## Passage given

.....

Violence at the Urban Margins

Violence at the Urban Margins

Authors: Javier Auyero, Philippe Bourgois, and Nancy Scheper-Hughes
Publisher: New York: Oxford University Press, 2015. 352p.
Reviewer: Eduardo Moncada | January 2016

One of the paradoxes of late 20th century Latin America was the concurrence of national-level democratization, declining poverty, and skyrocketing levels of lethal violence at the subnational level – particularly within cities. Today the region is home to many of the world’s most violent cities (InSight Crime 2015). Delving beneath the level of the nation-state to explore these dynamics advances our understanding of the uneven territorial presence of the state, citizenship, and the rule of law (O’Donnell 1993). Violence at the Urban Margins contributes to this growing stream of research by examining the origins, dynamics, and consequences of urban violence.

The edited volume brings together established and emerging scholars united in their application of ethnographic methods to the study of urban violence; but differentiated by discipline, theoretical approach, and empirical focus. The book is divided into four sections: the first focuses on the “moral economy” of violence, the second on gender and masculinity, and the third on societal responses to violence. The final section features a pair of self-reflective essays by scholars who study violence, along with a postface on the links between urban violence and broader global political and economic trends. Overall, the book offers a fascinating immersion into the micro-dynamics of urban violence.

.....

## Description of the task
List the authors the book review gives for Violence at the Urban Margins. The records are separate material, unconnected to the book review.

## Data records
.....

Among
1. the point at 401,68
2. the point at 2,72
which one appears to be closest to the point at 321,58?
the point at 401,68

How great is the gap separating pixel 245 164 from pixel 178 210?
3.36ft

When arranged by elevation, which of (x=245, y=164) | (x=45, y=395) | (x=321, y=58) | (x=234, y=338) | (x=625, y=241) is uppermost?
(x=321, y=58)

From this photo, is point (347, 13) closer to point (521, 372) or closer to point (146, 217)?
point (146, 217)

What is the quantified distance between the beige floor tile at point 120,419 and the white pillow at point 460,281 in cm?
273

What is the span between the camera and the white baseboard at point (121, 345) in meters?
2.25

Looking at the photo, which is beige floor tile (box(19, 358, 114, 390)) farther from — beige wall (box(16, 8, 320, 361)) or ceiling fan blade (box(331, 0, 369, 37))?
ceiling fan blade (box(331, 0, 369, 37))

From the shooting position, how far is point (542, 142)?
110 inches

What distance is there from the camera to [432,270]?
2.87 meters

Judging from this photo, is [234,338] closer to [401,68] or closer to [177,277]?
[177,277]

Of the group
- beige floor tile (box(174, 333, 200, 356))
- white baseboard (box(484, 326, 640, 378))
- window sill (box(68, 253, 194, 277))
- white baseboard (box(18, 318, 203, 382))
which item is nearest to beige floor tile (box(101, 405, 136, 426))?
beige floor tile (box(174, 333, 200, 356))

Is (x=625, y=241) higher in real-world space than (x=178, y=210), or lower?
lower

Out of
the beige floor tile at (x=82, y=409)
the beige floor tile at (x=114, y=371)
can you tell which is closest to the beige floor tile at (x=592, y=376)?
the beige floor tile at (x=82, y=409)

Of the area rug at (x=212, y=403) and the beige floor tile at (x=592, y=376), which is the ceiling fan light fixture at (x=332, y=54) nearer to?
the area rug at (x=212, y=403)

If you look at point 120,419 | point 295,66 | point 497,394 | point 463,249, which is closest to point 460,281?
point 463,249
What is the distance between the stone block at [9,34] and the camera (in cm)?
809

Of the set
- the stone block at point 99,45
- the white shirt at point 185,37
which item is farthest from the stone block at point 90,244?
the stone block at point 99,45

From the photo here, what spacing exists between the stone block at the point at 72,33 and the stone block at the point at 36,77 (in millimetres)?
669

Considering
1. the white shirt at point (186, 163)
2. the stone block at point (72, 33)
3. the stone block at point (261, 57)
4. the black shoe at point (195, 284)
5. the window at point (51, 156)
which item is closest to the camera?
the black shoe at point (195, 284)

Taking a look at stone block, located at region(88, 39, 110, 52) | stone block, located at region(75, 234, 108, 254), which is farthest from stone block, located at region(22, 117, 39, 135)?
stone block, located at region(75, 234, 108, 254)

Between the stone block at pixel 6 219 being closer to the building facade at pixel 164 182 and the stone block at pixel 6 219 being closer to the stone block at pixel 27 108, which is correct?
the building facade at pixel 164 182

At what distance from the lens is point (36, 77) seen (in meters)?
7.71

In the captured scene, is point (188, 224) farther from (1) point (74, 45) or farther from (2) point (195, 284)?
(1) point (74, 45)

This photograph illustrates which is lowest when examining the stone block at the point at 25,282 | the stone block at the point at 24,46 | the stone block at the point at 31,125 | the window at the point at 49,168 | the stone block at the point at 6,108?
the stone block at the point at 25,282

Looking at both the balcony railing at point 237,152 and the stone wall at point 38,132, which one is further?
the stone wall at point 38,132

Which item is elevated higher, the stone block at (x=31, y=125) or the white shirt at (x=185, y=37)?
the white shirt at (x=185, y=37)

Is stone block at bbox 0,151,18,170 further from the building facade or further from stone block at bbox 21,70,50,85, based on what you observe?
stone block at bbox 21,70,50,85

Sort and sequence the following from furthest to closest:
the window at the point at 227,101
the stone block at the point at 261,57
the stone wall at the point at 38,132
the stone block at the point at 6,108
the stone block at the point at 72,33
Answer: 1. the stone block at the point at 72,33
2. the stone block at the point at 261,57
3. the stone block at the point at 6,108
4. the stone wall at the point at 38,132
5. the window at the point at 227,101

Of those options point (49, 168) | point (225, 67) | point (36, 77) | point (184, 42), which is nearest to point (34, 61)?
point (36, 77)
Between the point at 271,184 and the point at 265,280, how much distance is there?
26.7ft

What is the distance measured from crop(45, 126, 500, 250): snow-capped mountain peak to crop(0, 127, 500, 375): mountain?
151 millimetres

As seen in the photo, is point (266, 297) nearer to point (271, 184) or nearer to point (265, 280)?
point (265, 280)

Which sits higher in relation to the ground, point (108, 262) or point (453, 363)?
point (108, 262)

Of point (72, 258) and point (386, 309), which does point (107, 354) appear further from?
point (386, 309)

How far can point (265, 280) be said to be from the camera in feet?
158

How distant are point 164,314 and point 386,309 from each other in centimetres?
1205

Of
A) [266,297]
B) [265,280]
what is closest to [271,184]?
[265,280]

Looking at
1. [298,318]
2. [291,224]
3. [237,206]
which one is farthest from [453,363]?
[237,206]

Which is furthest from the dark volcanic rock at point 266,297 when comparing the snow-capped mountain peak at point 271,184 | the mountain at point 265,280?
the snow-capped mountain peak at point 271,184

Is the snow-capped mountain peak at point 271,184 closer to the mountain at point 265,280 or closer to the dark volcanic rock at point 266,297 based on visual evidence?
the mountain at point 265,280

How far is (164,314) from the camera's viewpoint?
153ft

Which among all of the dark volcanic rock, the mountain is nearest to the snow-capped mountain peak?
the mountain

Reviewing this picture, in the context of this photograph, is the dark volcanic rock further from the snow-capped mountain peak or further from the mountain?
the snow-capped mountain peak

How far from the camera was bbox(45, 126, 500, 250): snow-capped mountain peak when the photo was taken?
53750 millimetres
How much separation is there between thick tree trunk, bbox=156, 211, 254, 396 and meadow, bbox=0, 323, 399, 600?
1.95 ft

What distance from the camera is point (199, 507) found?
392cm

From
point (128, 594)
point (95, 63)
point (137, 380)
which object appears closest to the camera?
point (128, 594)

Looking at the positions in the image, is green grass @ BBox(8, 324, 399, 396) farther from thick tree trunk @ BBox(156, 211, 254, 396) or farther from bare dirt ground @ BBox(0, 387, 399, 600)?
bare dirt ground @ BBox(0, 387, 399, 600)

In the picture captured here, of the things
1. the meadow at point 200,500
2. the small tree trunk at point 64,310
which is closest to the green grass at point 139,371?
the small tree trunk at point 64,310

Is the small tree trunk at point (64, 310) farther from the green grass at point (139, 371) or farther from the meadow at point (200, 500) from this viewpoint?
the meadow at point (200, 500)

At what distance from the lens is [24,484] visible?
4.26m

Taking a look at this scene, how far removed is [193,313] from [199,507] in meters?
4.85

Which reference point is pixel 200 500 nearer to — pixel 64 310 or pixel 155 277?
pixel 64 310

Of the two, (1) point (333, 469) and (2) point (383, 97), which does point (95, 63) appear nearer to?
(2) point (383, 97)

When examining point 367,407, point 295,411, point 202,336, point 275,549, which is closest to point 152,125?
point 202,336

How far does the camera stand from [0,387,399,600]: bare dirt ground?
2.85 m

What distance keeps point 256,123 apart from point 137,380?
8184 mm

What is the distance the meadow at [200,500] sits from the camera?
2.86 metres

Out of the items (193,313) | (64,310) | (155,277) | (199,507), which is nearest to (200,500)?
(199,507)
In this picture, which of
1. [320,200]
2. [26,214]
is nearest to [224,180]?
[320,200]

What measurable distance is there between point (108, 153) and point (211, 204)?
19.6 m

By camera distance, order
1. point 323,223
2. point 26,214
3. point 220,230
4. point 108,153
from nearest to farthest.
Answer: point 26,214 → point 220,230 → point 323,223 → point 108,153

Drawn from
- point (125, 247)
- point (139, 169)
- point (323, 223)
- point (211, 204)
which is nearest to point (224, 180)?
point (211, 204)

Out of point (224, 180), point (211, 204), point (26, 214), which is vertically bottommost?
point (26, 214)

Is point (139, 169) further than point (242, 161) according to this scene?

.....

## Worked solution
Javier Auyero, Philippe Bourgois, Nancy Scheper-Hughes